Miguel Areosa Feio: há uma enorme percentagem de médicos objetores, e a constituição, ao arrepio da lei, de uma "objeção dos serviços" - ou seja, a decisão oficiosa de um serviço hospitalar de recusar a IG, funcionando como pressão sobre os próprios profissionais de saúde.

Numa situação muito semelhante à portuguesa - 35% dos hospitais sem serviço de IG e 70% dos médicos objetores - a Itália foi, como o DN reportou, por duas vezes condenada pelo Comité dos Direitos Sociais do Conselho da Europa (com o voto de Portugal) por violação do direito à saúde e por discriminação no direito à saúde das mulheres que querem abortar, assim como por discriminação no direito ao trabalho dos médicos não objetores.

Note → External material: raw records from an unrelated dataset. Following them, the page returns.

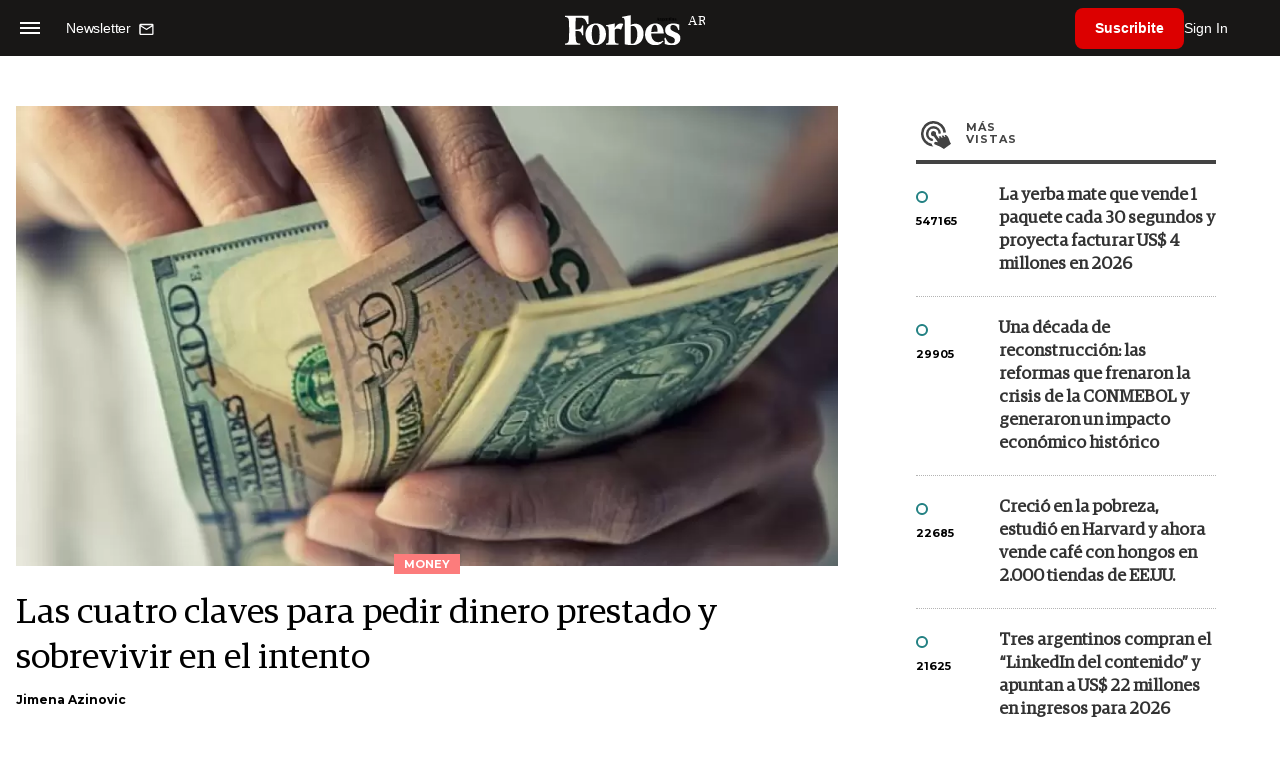

--- FILE ---
content_type: text/html; charset=utf-8
request_url: https://www.google.com/recaptcha/api2/aframe
body_size: 184
content:
<!DOCTYPE HTML><html><head><meta http-equiv="content-type" content="text/html; charset=UTF-8"></head><body><script nonce="RQCOu_TsAg06B3rfQS5xNA">/** Anti-fraud and anti-abuse applications only. See google.com/recaptcha */ try{var clients={'sodar':'https://pagead2.googlesyndication.com/pagead/sodar?'};window.addEventListener("message",function(a){try{if(a.source===window.parent){var b=JSON.parse(a.data);var c=clients[b['id']];if(c){var d=document.createElement('img');d.src=c+b['params']+'&rc='+(localStorage.getItem("rc::a")?sessionStorage.getItem("rc::b"):"");window.document.body.appendChild(d);sessionStorage.setItem("rc::e",parseInt(sessionStorage.getItem("rc::e")||0)+1);localStorage.setItem("rc::h",'1769980465702');}}}catch(b){}});window.parent.postMessage("_grecaptcha_ready", "*");}catch(b){}</script></body></html>

--- FILE ---
content_type: application/javascript; charset=utf-8
request_url: https://fundingchoicesmessages.google.com/f/AGSKWxUW_ZHrSruUMIitaGezix_WK3gHtX-MXvm8yTh5pr2xNkprIkylOwSOuwpFhoS7AQTCWGDRyFAmyOPXV1HAbIyLAcgskVg3Q0Lg4VRMADGaQTOp0t6fwAKxfRmECAa9OpQiyf5GboJ9HnspaeBrrcyqbxoBsbw1VtUEuhOHUYjvjI2rgYZ6OY3g079Q/__350_100./i_ads._ad_block&?adcentric=/footerad.
body_size: -1284
content:
window['7f7c13e7-902c-4b19-9414-0037b6a4daf2'] = true;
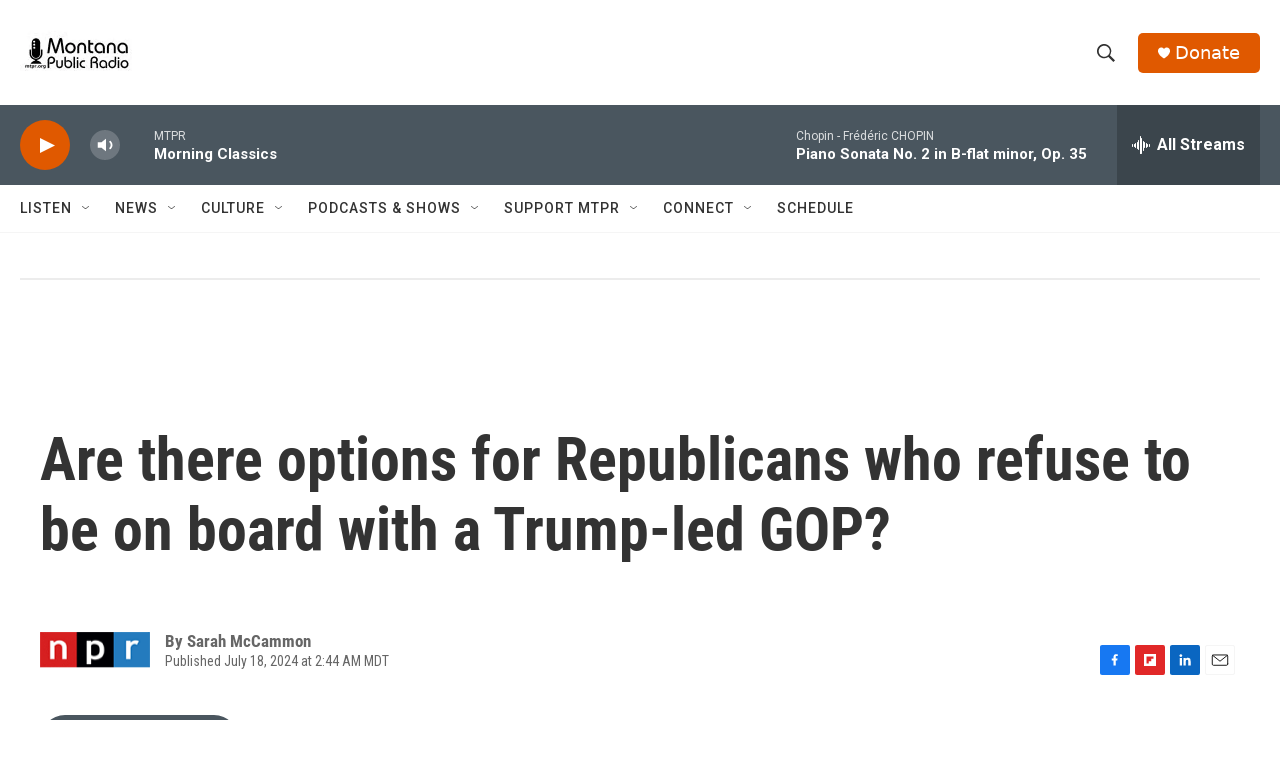

--- FILE ---
content_type: text/html; charset=utf-8
request_url: https://www.google.com/recaptcha/api2/aframe
body_size: 269
content:
<!DOCTYPE HTML><html><head><meta http-equiv="content-type" content="text/html; charset=UTF-8"></head><body><script nonce="Z_mLVjx3P2kp8IVr0QCR6Q">/** Anti-fraud and anti-abuse applications only. See google.com/recaptcha */ try{var clients={'sodar':'https://pagead2.googlesyndication.com/pagead/sodar?'};window.addEventListener("message",function(a){try{if(a.source===window.parent){var b=JSON.parse(a.data);var c=clients[b['id']];if(c){var d=document.createElement('img');d.src=c+b['params']+'&rc='+(localStorage.getItem("rc::a")?sessionStorage.getItem("rc::b"):"");window.document.body.appendChild(d);sessionStorage.setItem("rc::e",parseInt(sessionStorage.getItem("rc::e")||0)+1);localStorage.setItem("rc::h",'1769012315607');}}}catch(b){}});window.parent.postMessage("_grecaptcha_ready", "*");}catch(b){}</script></body></html>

As últimas diretrizes da Organização Mundial de Saúde (2022) sobre aborto estipulam, como lembra Teresa Violante no texto citado, que a objeção de consciência pode tornar-se indefensável se se provar ser impossível regulá-la "de uma forma que respeite e proteja plenamente os direitos de quem procura fazer uma interrupção de gravidez".

Miguel Ricou, membro do Conselho Nacional de Ética para as Ciências da Vida, considera ser "altura de pensar numa regulamentação objetiva e clara." Diz este especialista em Bioética, co-autor de um estudo sobre objeção de consciência publicado em julho (Conscientious Objection and Other Motivations for Refusal to Treat in Hastened Death: a Systematic Review): "Nunca vi uma reflexão pública adequada sobre a objeção. Fala-se dela como um direito absolutamente adquirido e inquestionável, e até pode ser, mas não se pode deixar que ponha em causa os outros valores, ou direitos, envolvidos. É preciso discutir, pôr as pessoas a refletir sobre o que é realmente objeção de consciência."

Um desafio que, aparentemente, não estará na mente do ministro da Saúde. Em entrevista à RTP na quarta-feira passada, Manuel Pizarro admitiu que, "muitas vezes, o problema é uma percentagem muito grande dos profissionais de um serviço serem objetores de consciência", mas acrescentou de imediato: "Isso tem de se respeitar". E, questionado sobre a necessidade de existência de registo dos objetores, respondeu: "Devo dizer que não tenho a certeza absoluta de que seja necessário haver uma lista."